_Description of the task_: Give back each line of the data exactly.

Items listed in a dataset:
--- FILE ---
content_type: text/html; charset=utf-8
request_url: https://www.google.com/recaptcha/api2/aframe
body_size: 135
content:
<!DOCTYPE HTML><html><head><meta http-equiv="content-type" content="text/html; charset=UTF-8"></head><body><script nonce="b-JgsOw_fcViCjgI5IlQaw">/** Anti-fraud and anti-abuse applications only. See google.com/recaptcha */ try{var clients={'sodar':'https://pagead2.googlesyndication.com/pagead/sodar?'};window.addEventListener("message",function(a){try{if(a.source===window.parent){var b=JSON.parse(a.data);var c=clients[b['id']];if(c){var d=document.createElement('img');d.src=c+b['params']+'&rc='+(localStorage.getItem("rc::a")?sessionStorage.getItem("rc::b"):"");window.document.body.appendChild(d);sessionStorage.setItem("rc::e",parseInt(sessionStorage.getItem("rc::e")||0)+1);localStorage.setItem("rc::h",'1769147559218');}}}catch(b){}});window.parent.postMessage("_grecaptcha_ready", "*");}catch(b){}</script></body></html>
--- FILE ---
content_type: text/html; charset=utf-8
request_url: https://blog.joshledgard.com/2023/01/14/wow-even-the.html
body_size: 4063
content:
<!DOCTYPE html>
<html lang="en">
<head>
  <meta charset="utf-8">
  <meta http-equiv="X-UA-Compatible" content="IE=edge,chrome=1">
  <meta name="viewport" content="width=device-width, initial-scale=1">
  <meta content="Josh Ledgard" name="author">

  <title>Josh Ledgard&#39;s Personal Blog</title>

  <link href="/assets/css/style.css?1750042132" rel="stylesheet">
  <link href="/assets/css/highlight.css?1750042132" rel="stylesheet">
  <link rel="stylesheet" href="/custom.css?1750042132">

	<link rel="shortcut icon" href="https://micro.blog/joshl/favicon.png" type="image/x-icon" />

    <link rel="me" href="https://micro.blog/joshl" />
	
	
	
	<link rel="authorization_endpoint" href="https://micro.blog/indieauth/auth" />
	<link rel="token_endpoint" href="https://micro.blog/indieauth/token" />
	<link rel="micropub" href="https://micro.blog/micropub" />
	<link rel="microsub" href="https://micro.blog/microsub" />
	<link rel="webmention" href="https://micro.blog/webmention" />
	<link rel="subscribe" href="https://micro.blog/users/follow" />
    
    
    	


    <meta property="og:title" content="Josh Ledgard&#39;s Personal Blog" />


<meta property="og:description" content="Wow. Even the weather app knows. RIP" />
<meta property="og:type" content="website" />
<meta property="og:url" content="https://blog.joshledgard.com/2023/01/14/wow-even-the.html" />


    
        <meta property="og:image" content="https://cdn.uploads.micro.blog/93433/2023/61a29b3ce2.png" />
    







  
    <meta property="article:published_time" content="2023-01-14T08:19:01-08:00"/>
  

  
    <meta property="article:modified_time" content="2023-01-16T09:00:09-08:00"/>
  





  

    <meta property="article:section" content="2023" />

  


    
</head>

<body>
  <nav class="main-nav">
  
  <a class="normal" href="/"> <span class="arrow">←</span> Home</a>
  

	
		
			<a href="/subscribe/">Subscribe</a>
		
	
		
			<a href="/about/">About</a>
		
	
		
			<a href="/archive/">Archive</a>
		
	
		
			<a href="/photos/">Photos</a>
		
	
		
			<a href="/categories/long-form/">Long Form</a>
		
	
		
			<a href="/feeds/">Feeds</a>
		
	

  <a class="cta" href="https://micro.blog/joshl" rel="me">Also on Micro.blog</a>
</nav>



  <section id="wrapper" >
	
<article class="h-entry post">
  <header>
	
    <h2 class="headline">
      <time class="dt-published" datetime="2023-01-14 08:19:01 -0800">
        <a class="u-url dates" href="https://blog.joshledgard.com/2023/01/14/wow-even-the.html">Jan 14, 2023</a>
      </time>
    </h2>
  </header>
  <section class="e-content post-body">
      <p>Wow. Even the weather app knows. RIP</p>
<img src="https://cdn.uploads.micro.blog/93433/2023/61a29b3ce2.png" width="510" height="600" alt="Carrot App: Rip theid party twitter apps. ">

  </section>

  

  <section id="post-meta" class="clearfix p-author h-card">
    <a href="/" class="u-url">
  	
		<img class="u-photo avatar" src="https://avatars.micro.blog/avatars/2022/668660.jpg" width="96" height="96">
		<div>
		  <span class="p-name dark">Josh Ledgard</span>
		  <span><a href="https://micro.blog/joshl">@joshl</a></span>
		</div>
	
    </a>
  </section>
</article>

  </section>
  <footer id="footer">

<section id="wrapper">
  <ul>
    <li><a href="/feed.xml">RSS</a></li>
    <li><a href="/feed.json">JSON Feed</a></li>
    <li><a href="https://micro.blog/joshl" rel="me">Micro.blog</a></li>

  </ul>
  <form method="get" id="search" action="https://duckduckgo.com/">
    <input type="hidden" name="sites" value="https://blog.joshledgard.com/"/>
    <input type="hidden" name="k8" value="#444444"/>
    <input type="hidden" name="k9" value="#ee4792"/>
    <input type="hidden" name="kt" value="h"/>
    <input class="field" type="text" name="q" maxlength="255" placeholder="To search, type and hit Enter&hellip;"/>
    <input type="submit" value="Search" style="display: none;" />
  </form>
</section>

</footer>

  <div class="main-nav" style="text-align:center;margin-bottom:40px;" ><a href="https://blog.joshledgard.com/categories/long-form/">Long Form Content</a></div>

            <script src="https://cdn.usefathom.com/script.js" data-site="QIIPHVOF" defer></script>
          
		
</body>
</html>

_Solution_:
--- FILE ---
content_type: text/html; charset=utf-8
request_url: https://www.google.com/recaptcha/api2/aframe
body_size: 135
content:
<!DOCTYPE HTML><html><head><meta http-equiv="content-type" content="text/html; charset=UTF-8"></head><body><script nonce="b-JgsOw_fcViCjgI5IlQaw">/** Anti-fraud and anti-abuse applications only. See google.com/recaptcha */ try{var clients={'sodar':'https://pagead2.googlesyndication.com/pagead/sodar?'};window.addEventListener("message",function(a){try{if(a.source===window.parent){var b=JSON.parse(a.data);var c=clients[b['id']];if(c){var d=document.createElement('img');d.src=c+b['params']+'&rc='+(localStorage.getItem("rc::a")?sessionStorage.getItem("rc::b"):"");window.document.body.appendChild(d);sessionStorage.setItem("rc::e",parseInt(sessionStorage.getItem("rc::e")||0)+1);localStorage.setItem("rc::h",'1769147559218');}}}catch(b){}});window.parent.postMessage("_grecaptcha_ready", "*");}catch(b){}</script></body></html>
--- FILE ---
content_type: text/html; charset=utf-8
request_url: https://blog.joshledgard.com/2023/01/14/wow-even-the.html
body_size: 4063
content:
<!DOCTYPE html>
<html lang="en">
<head>
  <meta charset="utf-8">
  <meta http-equiv="X-UA-Compatible" content="IE=edge,chrome=1">
  <meta name="viewport" content="width=device-width, initial-scale=1">
  <meta content="Josh Ledgard" name="author">

  <title>Josh Ledgard&#39;s Personal Blog</title>

  <link href="/assets/css/style.css?1750042132" rel="stylesheet">
  <link href="/assets/css/highlight.css?1750042132" rel="stylesheet">
  <link rel="stylesheet" href="/custom.css?1750042132">

	<link rel="shortcut icon" href="https://micro.blog/joshl/favicon.png" type="image/x-icon" />

    <link rel="me" href="https://micro.blog/joshl" />
	
	
	
	<link rel="authorization_endpoint" href="https://micro.blog/indieauth/auth" />
	<link rel="token_endpoint" href="https://micro.blog/indieauth/token" />
	<link rel="micropub" href="https://micro.blog/micropub" />
	<link rel="microsub" href="https://micro.blog/microsub" />
	<link rel="webmention" href="https://micro.blog/webmention" />
	<link rel="subscribe" href="https://micro.blog/users/follow" />
    
    
    	


    <meta property="og:title" content="Josh Ledgard&#39;s Personal Blog" />


<meta property="og:description" content="Wow. Even the weather app knows. RIP" />
<meta property="og:type" content="website" />
<meta property="og:url" content="https://blog.joshledgard.com/2023/01/14/wow-even-the.html" />


    
        <meta property="og:image" content="https://cdn.uploads.micro.blog/93433/2023/61a29b3ce2.png" />
    







  
    <meta property="article:published_time" content="2023-01-14T08:19:01-08:00"/>
  

  
    <meta property="article:modified_time" content="2023-01-16T09:00:09-08:00"/>
  





  

    <meta property="article:section" content="2023" />

  


    
</head>

<body>
  <nav class="main-nav">
  
  <a class="normal" href="/"> <span class="arrow">←</span> Home</a>
  

	
		
			<a href="/subscribe/">Subscribe</a>
		
	
		
			<a href="/about/">About</a>
		
	
		
			<a href="/archive/">Archive</a>
		
	
		
			<a href="/photos/">Photos</a>
		
	
		
			<a href="/categories/long-form/">Long Form</a>
		
	
		
			<a href="/feeds/">Feeds</a>
		
	

  <a class="cta" href="https://micro.blog/joshl" rel="me">Also on Micro.blog</a>
</nav>



  <section id="wrapper" >
	
<article class="h-entry post">
  <header>
	
    <h2 class="headline">
      <time class="dt-published" datetime="2023-01-14 08:19:01 -0800">
        <a class="u-url dates" href="https://blog.joshledgard.com/2023/01/14/wow-even-the.html">Jan 14, 2023</a>
      </time>
    </h2>
  </header>
  <section class="e-content post-body">
      <p>Wow. Even the weather app knows. RIP</p>
<img src="https://cdn.uploads.micro.blog/93433/2023/61a29b3ce2.png" width="510" height="600" alt="Carrot App: Rip theid party twitter apps. ">

  </section>

  

  <section id="post-meta" class="clearfix p-author h-card">
    <a href="/" class="u-url">
  	
		<img class="u-photo avatar" src="https://avatars.micro.blog/avatars/2022/668660.jpg" width="96" height="96">
		<div>
		  <span class="p-name dark">Josh Ledgard</span>
		  <span><a href="https://micro.blog/joshl">@joshl</a></span>
		</div>
	
    </a>
  </section>
</article>

  </section>
  <footer id="footer">

<section id="wrapper">
  <ul>
    <li><a href="/feed.xml">RSS</a></li>
    <li><a href="/feed.json">JSON Feed</a></li>
    <li><a href="https://micro.blog/joshl" rel="me">Micro.blog</a></li>

  </ul>
  <form method="get" id="search" action="https://duckduckgo.com/">
    <input type="hidden" name="sites" value="https://blog.joshledgard.com/"/>
    <input type="hidden" name="k8" value="#444444"/>
    <input type="hidden" name="k9" value="#ee4792"/>
    <input type="hidden" name="kt" value="h"/>
    <input class="field" type="text" name="q" maxlength="255" placeholder="To search, type and hit Enter&hellip;"/>
    <input type="submit" value="Search" style="display: none;" />
  </form>
</section>

</footer>

  <div class="main-nav" style="text-align:center;margin-bottom:40px;" ><a href="https://blog.joshledgard.com/categories/long-form/">Long Form Content</a></div>

            <script src="https://cdn.usefathom.com/script.js" data-site="QIIPHVOF" defer></script>
          
		
</body>
</html>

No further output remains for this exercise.